Segment Start: Task data

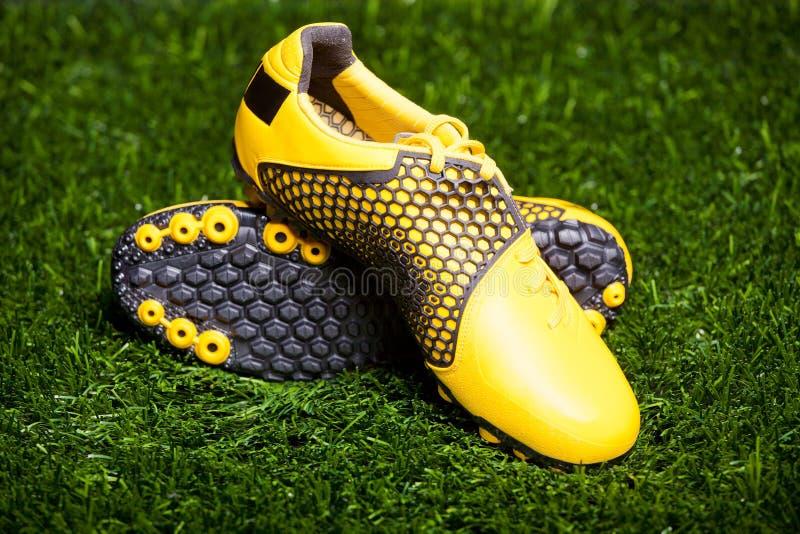 ποδόσφαιρο παπουτσιών ζ&epsil στοκ φωτογραφίες με δικαίωμα ελεύθερης χρήσης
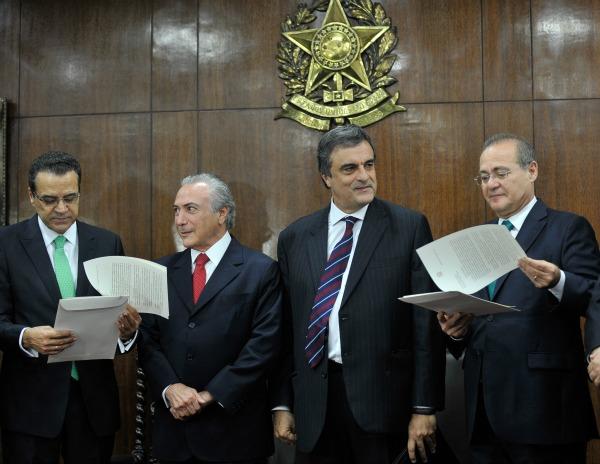 O vice-presidente da República, Michel Temer, e o ministro da Justiça, Eduardo Cardozo, entregam a mensagem de Dilma Rousseff aos presidentes do Senado e da Câmara.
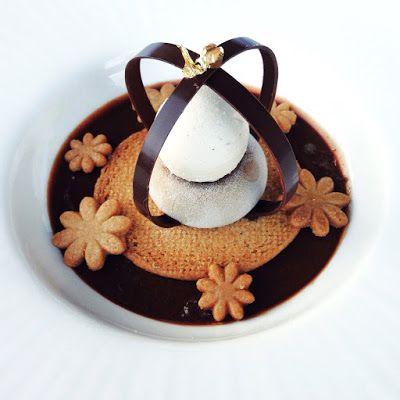 Il caffè d'autunno: ganache al cioccolato fondente 55%, frolla alla cannella e cardamomo (Fanella), panna cotta al caffè (Fanella), ganache montata al caffè bianco (ispirata ad una ricetta di fiorani)
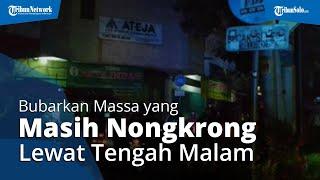 Polisi Bubarkan Massa yang Masih Nongkrong Lewat Tengah Malam di Kota Solo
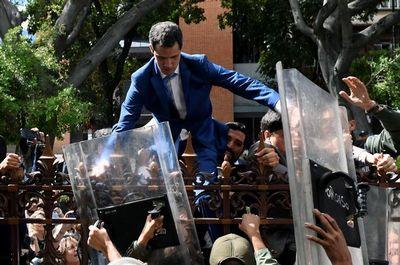 Un Parlamento, dos presidentes: Guaidó y un rival proclamados a la vez jefes legislativos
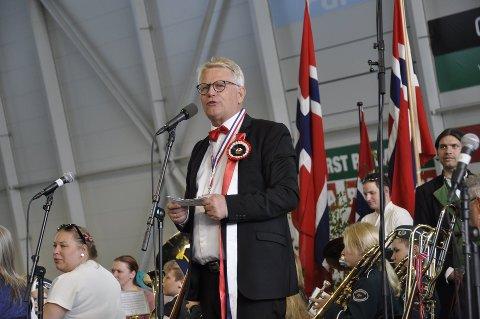 17. mai: Leder for 17.mai-komiteen, Svein Sørnes, under fjorårets arrangement i Randaberg Arena.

Segment End: Task data

## How to complete this task
Please transcribe exactly the line containing "Un Parlamento, dos" and every later line through the end of the records above, omitting pictures.

## Exercise answer
 Un Parlamento, dos presidentes: Guaidó y un rival proclamados a la vez jefes legislativos
 17. mai: Leder for 17.mai-komiteen, Svein Sørnes, under fjorårets arrangement i Randaberg Arena.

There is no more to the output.